Defendant had commenced drilling operations when it entered into the contracts with plaintiff. They recited that defendant was the “owner” of the oil and gas, and provided, inter alia, that for a consideration plaintiff purchased from defendant “an undivided one-eighth (1/8) interest in the net proceeds from the sale of any oil or gas”; and that the “net proceeds shall consist of the sums received from sales of oil or gas . . ., less . . . royalties . . . and the cost of managing, operating and marketing the same.” They also provided that defendant would “undertake to drill this well at its own cost and expense.”

The wells having produced, defendant proceeded to make payments, but deducted from gross receipts the sum which it had deposited as collateral to the performance bond. The share thus withheld from plaintiff was $3,125, for which this suit was brought.

With some exceptions, we must construe the written contract to give it the meaning that would be attached to it by a reasonably intelligent person acquainted with all operative usages, and knowing all the circumstances prior to and contemporaneous with the making of the contract: Markides v. Soffer, 172 Pa. Superior Ct. 215, 218, 93 A. 2d 99; Restatement, Contracts, §230. Where the words bear more than one reasonable meaning they shall be interpreted most strongly against the one from whom they proceed, unless their use by him is prescribed by law: Markides v. Soffer, supra; see also Kormuth v.

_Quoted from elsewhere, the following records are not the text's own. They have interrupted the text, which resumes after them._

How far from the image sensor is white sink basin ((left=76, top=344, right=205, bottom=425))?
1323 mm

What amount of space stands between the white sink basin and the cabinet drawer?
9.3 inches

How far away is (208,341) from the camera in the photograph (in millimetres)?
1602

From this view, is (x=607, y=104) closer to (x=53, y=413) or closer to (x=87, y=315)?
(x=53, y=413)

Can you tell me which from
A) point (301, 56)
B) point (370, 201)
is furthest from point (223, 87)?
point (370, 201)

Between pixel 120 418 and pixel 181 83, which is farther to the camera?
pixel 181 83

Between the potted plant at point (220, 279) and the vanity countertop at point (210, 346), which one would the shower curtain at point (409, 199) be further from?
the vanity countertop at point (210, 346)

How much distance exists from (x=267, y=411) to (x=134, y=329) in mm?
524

United States Steel Company, 379 Pa. 365, 369, 108 A. 2d 907; certiorari denied, 349 U. S. 911.

It is to be noted that the deposit was made as a part of the lease before the contracts in question were entered into by these parties; and the deductions provided in the contracts applied to the “sums received from sales . . . less . . . cost of . . . operating the same . . These deductions specifically were not to include costs of drilling; nor were any costs or outlays required by the leasehold referred to in any way. In fact, it was declared that defendant then owned the oil and gas.

Normally, net earnings are the product of the business, deducting expenses only: Commonwealth v. Phila. & Erie R. R., 164 Pa. 252, 260, 30 A. 145. The “cost of operation” here could mean only those charges or items of expense inseparably connected with the productive end of the business. With the defendant asserting unequivocally that it “owned” the oil and gas, no reasonably intelligent person could be deemed to understand that this deposit required in the obtaining of the lease was a part of the expense in operating the wells or selling the gas or oil. He could consider it to include only items of a productive nature attached to the operation of a well in being and in production.

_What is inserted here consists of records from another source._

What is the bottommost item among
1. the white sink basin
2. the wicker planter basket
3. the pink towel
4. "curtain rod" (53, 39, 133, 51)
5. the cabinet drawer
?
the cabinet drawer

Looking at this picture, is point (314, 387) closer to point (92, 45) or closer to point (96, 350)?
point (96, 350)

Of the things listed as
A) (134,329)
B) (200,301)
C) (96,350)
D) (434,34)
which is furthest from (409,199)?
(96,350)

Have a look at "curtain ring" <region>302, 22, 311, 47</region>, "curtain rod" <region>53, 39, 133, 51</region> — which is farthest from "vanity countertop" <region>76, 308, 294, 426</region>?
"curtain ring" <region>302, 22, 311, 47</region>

This item was not an “expenditure” or “cost,” but solely an overhead charge, — a nonproductive or indirect charge, — which was part of its capital outlay, and for which it alone was responsible.

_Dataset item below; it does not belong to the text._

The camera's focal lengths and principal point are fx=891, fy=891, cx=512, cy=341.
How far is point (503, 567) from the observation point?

Furthermore, it was not an expenditure or charge or cost, in the real sense. Defendant did not uneonditionally part with it, but deposited it solely as security for performance. With completion of and compliance with the terms of its lease with the Commonwealth, defendant will obtain the money for its own use and disposition. It cannot charge the deposit to operating cost, any more than it could charge payments of interest on loans secured to obtain the lease or to purchase labor and materials for the drilling of the well. None of these items entered into the cost of operation. Cf. Lytle, Campbell & Co. v. Somers, Fitter & Todd Co., 276 Pa. 409, 413, 414, 415, 120 A. 409.

Judgment affirmed. 
      
       Italics throughout are ours.
     
      
       There was no effective averment in the pleadings as to who prepared the instrument.